My theory was that if only one team used the bullpen advantage, then there would be an imbalance that would show up in these game outcomes. But since it’s a league-wide phenomenon, and both teams are equally likely to ‘shorten the game,’ then the comebacks are no more or less likely than pre-1980’s bullpen usage patterns.
Ultimately, that doesn’t seem to be the case. Basically the same percentage of runs are scored late as they always have been.
The true answer is probably more simple: Starters are getting more strikeouts, which causes them to throw more pitches, which causes more calls to the bullpen. Bullpen usage is the effect of a changing game rather than the cause.
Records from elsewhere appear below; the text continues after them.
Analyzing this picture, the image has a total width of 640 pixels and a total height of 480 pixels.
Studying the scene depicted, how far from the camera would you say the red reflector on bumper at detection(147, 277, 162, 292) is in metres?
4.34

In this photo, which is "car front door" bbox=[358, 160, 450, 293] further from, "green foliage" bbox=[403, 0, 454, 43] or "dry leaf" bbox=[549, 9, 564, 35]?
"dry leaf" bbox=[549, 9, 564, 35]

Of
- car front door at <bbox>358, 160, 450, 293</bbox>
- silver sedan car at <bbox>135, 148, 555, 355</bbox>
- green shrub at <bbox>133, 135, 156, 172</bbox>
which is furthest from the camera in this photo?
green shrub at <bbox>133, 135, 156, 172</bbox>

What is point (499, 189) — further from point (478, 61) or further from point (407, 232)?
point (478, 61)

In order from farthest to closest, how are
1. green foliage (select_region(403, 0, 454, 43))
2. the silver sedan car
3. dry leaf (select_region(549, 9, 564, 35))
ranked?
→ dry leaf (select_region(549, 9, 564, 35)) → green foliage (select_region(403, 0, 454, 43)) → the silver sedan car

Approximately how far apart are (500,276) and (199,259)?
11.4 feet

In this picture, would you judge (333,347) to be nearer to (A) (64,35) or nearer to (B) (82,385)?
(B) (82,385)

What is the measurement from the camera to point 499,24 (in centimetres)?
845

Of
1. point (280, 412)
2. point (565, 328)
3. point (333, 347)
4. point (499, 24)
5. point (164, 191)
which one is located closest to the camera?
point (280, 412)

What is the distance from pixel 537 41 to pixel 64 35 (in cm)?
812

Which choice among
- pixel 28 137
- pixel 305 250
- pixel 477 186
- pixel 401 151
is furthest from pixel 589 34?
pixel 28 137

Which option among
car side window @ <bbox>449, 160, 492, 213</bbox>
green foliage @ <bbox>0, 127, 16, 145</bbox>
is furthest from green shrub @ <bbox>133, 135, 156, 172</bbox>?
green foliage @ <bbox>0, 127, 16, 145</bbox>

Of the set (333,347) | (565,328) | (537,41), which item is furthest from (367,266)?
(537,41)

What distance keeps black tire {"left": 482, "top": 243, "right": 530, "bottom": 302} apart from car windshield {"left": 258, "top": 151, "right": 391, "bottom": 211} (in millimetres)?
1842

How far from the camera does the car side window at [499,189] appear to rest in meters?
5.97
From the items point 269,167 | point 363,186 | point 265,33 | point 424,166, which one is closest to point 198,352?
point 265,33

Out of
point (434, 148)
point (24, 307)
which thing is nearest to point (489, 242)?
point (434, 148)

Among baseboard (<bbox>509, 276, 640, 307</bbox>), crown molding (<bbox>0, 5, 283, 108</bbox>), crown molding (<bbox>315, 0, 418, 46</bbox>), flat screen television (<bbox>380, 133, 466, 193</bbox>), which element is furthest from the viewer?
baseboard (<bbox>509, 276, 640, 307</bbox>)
Deploying relievers against relievers likely evens things out.
If one team was deploying relievers while other teams stuck with starters that team would almost certainly have an advantage in both coming back and holding leads.
Hey, DavidKB, AC, and filhok – I apologize to all of you; I didn’t receive notification of new comments. I your comments only today. I appreciate your interest and I’m sorry for the delay.
DavidKB, I agree that runs are going to be less noisy, but my dependent variable here is, in fact, game outcomes. Basically, I’m trying to see whether modern bullpen usage is turning MLB into sort of a bizarro NBA, in which you have to see only the first six innings of the game to know how it turns out. (Yes, basketball fans, I know the last-five-minutes thing is a canard. Sort of.) But to your and AC’s point, I retrieved runs scored by inning for 1965-2014, and there has, in fact, been a decline in late-innings scoring. I looked at runs scored in the seventh, eighth, and ninth innings as a percentage of runs scored in innings 1-9 (leaving extra-innings scoring out). Here are the percentages by five-year increments:
1965-69 31.0%
1970-74 31.4%
1975-79 30.4%
1980-84 30.2%
1985-89 30.1%
1990-94 30.0%
1995-99 30.0%
2000-04 29.7%
2005-09 29.4%
2010-14 29.4%
30.1% of runs scored in innings 1-9 were scored in 7-9 in 2014, the first time the percentage exceeded 30.0% since 1999. So it does seem that late-inning run scoring has been somewhat suppressed, as AC suggested, though it hasn’t had a marked effect on game outcomes. Maybe that’s because of the run environment over the past few years, but it doesn’t explain why late-inning run scoring as percentage of the total is down compared to the Deadball II years.
AC and filihok, I agree with the game theory aspect of bullpen deployment–everybody’s using effectively the same model so nobody has a comparative advantage–but wouldn’t it still be the case that if the model were successful, all teams would be having a harder time coming back from late-innings deficits? The reduction in late-inning scoring does suggest at least a partial success.